Struggling with Dead Workers in Carmine

Redis Database

This morning I'm once again trying to figure out a problem I've been having with the workers in the Carmine message queue implementation. Basically, the thread that starts the workers is doing just fine, but the workers themselves, are just stopping. I had no idea what to do about it - so I wrote to the author asking him about this.

He responded with the :monitor option to the worker function. I didn't see it in reading the code, but yes, there's a function that gets called when the queue is cycled, so I added a simple function there to reset an atom, and then in the thread that starts these workers, I inc that atom, and if it exceeds 50 sec of not being reset, then I know that it's taken more than 50 sec for the queue to cycle, and I try to stop/start the worker.

The basic monitor and it's worker look something like this:

  save-mon (fn [{:keys [mid-circle-size ndry-runs poll-reply]}]
             (debug "persistence worker heartbeat (iteration)...")
             (reset! _save_loops 0))
  saver (mq/worker (epr/connection :queue) *dump*
          {:handler (fn [{:keys [message attempt]}]
                      (save-it! cfg message)
                      {:status :success})
           :monitor save-mon
           :nthreads 1})

and then in the main body of the function we have something that checks to see if the _save_loops atom has been reset recently enough:

  (let [sc (swap! _save_loops inc)]
    (when (< 50 sc)
      (warnf "Persistence worker hasn't cycled for %s sec -- Restarting!" sc)
      (reset! _save_loops 0)
      (infof "Stopping the persistence worker... [%s]"
             (if (mq/stop saver) "ok" "FAIL"))
      (infof "Starting the persistence worker... [%s]"
             (if (mq/start saver) "ok" "FAIL"))))
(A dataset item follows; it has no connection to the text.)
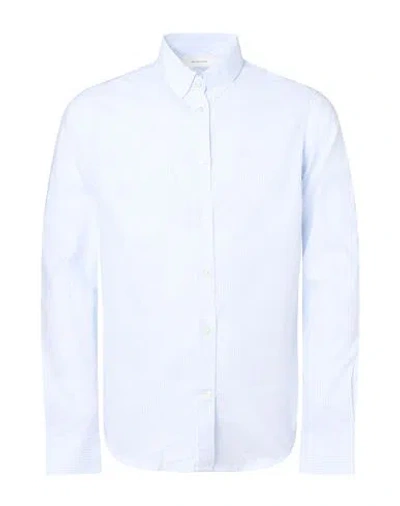 Editions 102 Man Shirt Sky Blue Size S Organic Cotton In White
This all took a while to figure out, but after a time, I got it working, and it appeared to be working. But the stopping and starting just weren't doing the right things. Add to this, the background that in the other data center, I had multiple installations of this where the workers weren't in trouble at all.

I'm starting to think it's the redis server. That will likely be the next thing I do - restart the redis server and hope that clears any odd state that might be there.
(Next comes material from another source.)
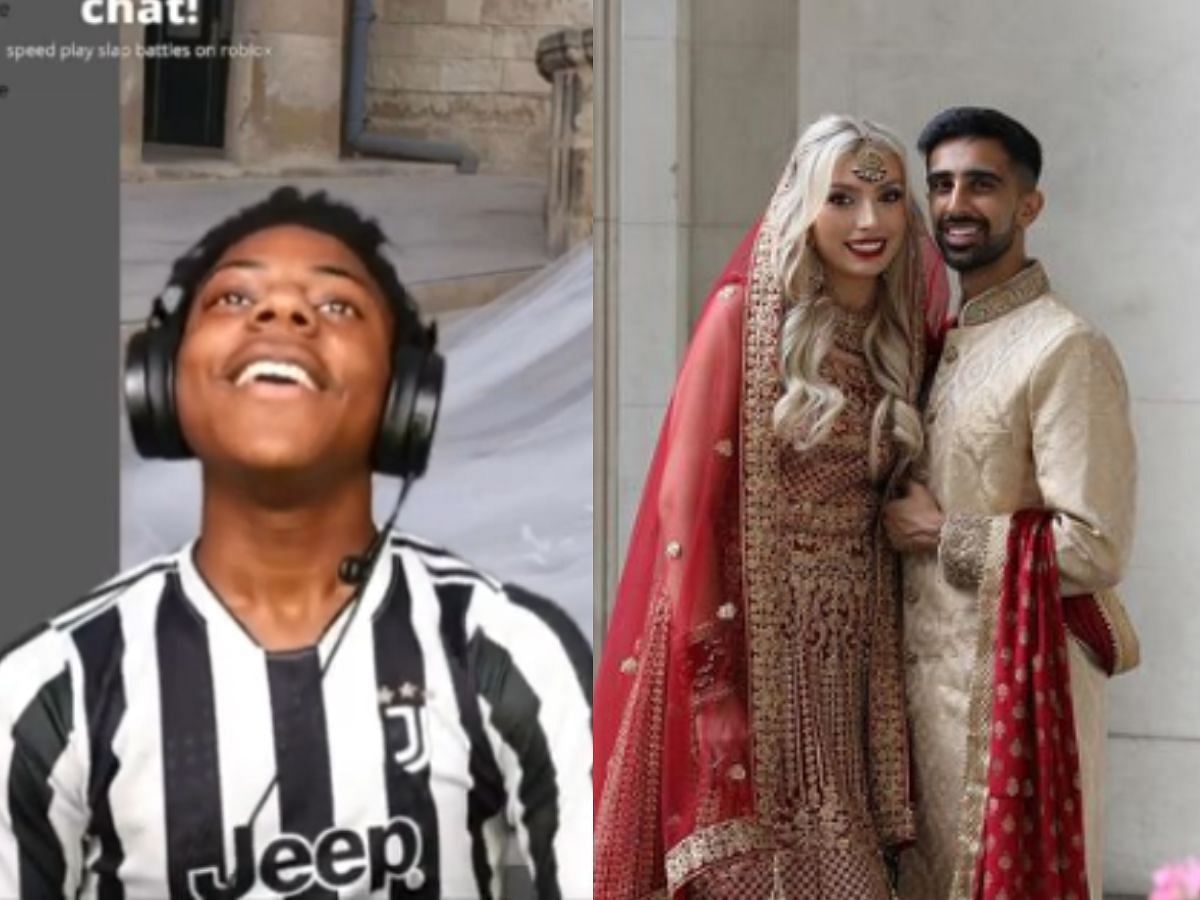 IShowSpeed reacts to Sidemen member Vikkstar123 getting married (Image via YouTube)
I do wish this would settle down.

UPDATE: I emailed Peter, the author, and he asked me to check the logs - and in this case the timbre logs - his logging package. These go to standard out, and I had forgotten about the. Sure enough, there was useful data there, and all the stops and starts were logged as well. At this point, I believe it's something in redis, and it has been successfully cleared out. But if it happens again, I'll dump the redis database and start fresh - it's just the queue data.